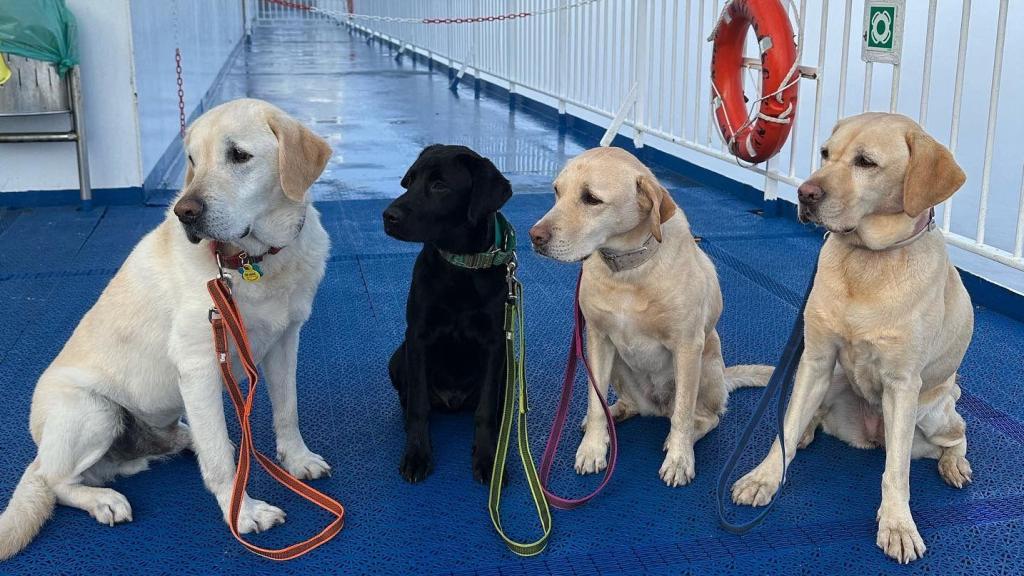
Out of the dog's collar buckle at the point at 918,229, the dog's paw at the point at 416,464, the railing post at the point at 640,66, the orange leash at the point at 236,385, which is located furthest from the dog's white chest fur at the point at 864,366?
the railing post at the point at 640,66

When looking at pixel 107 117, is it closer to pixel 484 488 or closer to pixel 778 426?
pixel 484 488

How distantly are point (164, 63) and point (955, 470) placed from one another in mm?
6153

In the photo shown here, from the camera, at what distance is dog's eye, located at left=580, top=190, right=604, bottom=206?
2348 mm

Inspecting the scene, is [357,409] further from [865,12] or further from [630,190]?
[865,12]

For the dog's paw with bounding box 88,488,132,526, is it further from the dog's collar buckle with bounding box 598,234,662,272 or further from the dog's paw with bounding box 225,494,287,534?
the dog's collar buckle with bounding box 598,234,662,272

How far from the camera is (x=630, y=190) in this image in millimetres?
2346

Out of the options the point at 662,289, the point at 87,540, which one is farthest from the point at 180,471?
the point at 662,289

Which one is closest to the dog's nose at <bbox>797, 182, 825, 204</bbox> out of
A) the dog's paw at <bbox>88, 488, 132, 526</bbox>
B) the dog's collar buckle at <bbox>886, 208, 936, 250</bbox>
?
the dog's collar buckle at <bbox>886, 208, 936, 250</bbox>

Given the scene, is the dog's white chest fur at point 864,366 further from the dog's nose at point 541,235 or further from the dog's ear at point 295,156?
the dog's ear at point 295,156

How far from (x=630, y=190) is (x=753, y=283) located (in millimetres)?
2140

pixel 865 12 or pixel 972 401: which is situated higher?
pixel 865 12

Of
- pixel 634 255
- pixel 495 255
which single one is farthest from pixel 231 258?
pixel 634 255

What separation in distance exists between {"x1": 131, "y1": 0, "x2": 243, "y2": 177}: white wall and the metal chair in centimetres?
40

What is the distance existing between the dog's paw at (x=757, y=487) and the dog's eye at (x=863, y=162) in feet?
2.76
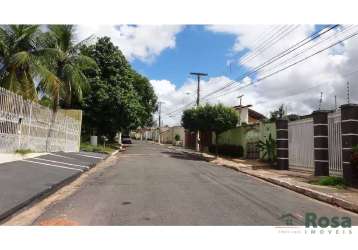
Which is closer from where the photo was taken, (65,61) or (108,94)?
(65,61)

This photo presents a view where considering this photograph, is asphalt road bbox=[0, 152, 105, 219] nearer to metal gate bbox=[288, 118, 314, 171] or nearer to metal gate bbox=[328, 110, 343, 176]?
metal gate bbox=[328, 110, 343, 176]

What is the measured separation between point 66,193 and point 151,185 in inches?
101

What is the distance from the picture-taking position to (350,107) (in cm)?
1485

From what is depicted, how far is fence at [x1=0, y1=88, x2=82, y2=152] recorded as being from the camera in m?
15.5

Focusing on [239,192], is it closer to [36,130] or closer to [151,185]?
[151,185]

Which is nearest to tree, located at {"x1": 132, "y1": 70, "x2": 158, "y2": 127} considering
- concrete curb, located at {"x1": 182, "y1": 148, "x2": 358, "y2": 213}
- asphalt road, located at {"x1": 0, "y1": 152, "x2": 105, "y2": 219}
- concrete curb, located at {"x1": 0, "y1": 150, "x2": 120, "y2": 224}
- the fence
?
the fence

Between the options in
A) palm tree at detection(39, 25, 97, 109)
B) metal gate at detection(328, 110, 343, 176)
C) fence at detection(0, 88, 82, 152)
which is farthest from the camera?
palm tree at detection(39, 25, 97, 109)

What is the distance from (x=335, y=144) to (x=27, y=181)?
11556mm

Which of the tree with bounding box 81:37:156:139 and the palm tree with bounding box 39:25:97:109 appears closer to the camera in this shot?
the palm tree with bounding box 39:25:97:109

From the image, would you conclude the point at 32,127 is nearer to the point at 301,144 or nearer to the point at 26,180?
the point at 26,180

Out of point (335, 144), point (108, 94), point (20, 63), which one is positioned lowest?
point (335, 144)

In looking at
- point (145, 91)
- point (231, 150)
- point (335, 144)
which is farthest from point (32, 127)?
point (145, 91)

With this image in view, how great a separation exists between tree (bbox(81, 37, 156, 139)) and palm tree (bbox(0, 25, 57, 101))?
43.8 ft

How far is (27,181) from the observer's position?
11.8 m
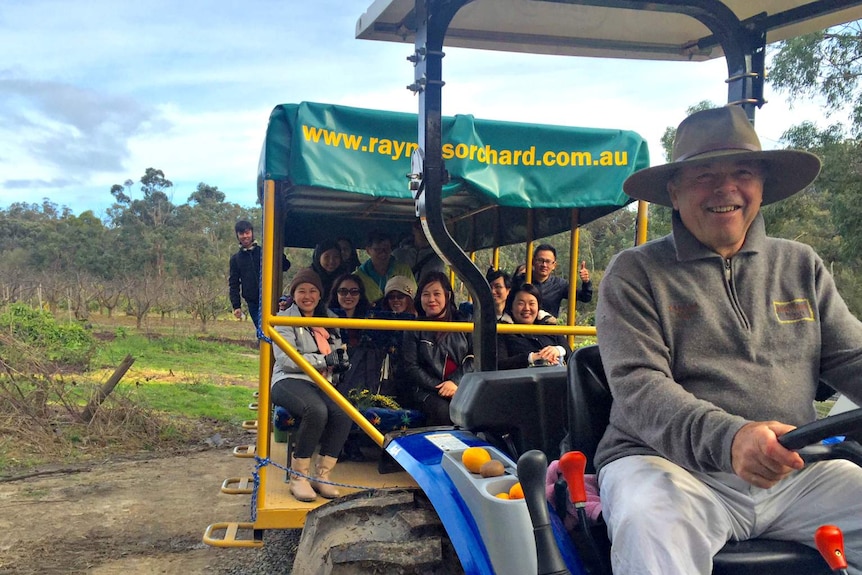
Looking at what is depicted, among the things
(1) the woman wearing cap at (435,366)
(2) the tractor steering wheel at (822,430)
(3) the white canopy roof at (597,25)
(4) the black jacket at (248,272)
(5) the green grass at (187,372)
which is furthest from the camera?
(5) the green grass at (187,372)

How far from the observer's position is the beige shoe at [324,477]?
3533 millimetres

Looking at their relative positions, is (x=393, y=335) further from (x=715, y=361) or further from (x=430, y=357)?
(x=715, y=361)

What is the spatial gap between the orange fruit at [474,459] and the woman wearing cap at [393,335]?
93.6 inches

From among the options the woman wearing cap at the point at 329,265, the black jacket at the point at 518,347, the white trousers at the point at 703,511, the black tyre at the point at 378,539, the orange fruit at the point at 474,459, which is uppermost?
the woman wearing cap at the point at 329,265

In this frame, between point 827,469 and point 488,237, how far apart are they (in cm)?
471

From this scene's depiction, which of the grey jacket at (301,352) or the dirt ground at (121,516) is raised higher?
the grey jacket at (301,352)

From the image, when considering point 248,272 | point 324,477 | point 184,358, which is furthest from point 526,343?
point 184,358

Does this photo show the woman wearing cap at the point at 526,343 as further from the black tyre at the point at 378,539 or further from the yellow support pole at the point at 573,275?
the black tyre at the point at 378,539

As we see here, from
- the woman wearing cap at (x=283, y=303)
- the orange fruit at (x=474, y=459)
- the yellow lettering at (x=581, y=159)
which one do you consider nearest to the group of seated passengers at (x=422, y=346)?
the woman wearing cap at (x=283, y=303)

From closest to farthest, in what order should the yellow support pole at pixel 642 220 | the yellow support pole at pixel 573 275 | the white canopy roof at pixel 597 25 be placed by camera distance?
1. the white canopy roof at pixel 597 25
2. the yellow support pole at pixel 642 220
3. the yellow support pole at pixel 573 275

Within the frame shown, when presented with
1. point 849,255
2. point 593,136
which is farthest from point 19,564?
point 849,255

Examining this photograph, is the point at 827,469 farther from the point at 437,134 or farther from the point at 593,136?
the point at 593,136

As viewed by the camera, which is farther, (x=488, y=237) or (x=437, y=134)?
(x=488, y=237)

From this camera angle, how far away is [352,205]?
225 inches
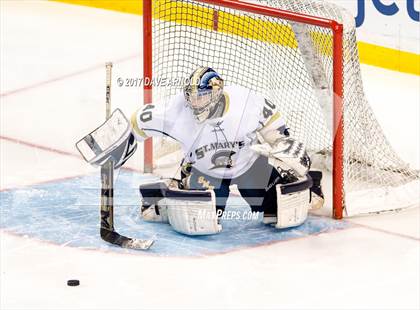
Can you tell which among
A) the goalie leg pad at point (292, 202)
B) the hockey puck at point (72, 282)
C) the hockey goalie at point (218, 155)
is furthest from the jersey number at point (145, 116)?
the hockey puck at point (72, 282)

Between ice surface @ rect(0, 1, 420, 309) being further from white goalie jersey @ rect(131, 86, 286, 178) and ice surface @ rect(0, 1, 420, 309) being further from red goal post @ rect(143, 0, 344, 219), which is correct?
white goalie jersey @ rect(131, 86, 286, 178)

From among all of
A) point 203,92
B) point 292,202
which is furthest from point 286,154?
point 203,92

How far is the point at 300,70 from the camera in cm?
471

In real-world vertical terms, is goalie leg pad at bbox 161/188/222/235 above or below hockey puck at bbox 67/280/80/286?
above

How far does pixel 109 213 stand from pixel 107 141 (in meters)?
0.27

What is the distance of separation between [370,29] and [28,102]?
→ 67.0 inches

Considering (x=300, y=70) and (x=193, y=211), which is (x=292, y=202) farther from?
(x=300, y=70)

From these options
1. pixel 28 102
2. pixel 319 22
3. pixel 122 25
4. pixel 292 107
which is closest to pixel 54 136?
pixel 28 102

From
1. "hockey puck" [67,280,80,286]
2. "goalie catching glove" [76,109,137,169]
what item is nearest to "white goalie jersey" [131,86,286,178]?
"goalie catching glove" [76,109,137,169]

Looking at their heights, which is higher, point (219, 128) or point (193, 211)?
point (219, 128)

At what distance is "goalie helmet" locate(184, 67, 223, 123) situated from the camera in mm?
4145

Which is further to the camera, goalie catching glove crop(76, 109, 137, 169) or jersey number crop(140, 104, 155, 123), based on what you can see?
jersey number crop(140, 104, 155, 123)

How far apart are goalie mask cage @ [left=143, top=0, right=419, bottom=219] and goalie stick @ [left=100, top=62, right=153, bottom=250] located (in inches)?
11.9

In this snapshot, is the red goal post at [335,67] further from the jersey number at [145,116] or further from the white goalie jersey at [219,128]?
the jersey number at [145,116]
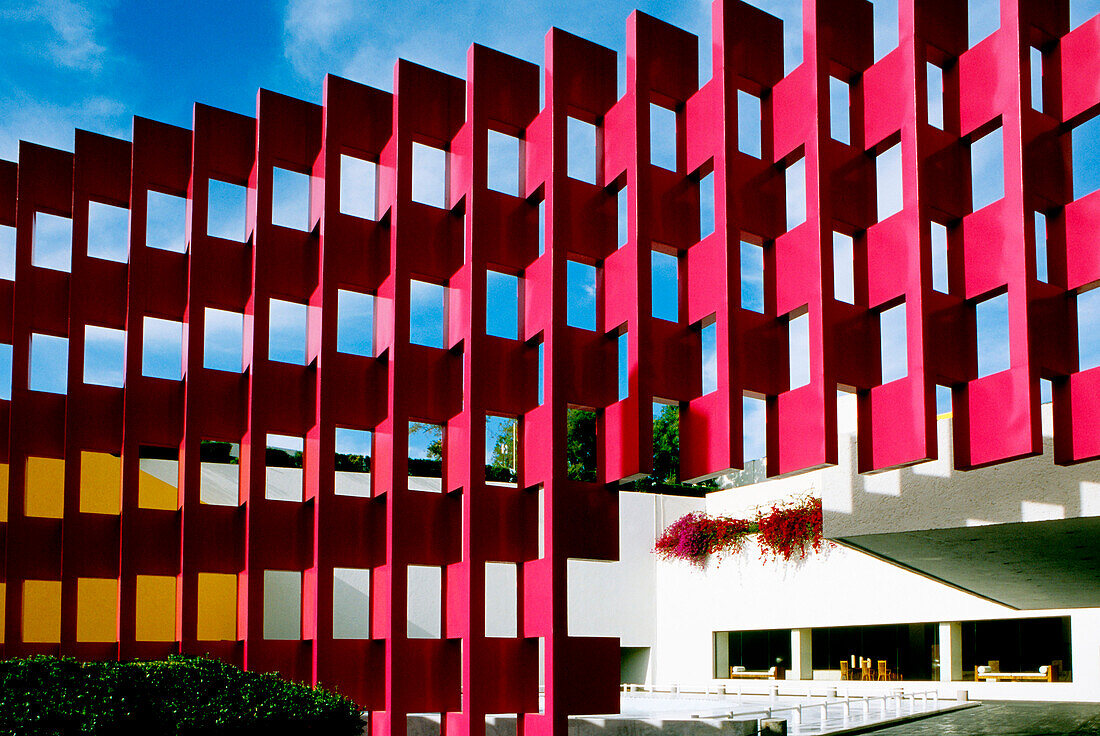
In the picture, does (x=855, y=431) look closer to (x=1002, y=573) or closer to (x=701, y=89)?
(x=701, y=89)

Set problem -> Show each line above that contains the string "bounding", copying every such line in full.

Task output ->
For the dog's paw with bounding box 88,488,132,526, is it further from the dog's collar buckle with bounding box 598,234,662,272 or further from the dog's paw with bounding box 225,494,287,534?
the dog's collar buckle with bounding box 598,234,662,272
Which of the tree with bounding box 81:37:156:139 and the palm tree with bounding box 39:25:97:109 appears closer to the camera in this shot?
the palm tree with bounding box 39:25:97:109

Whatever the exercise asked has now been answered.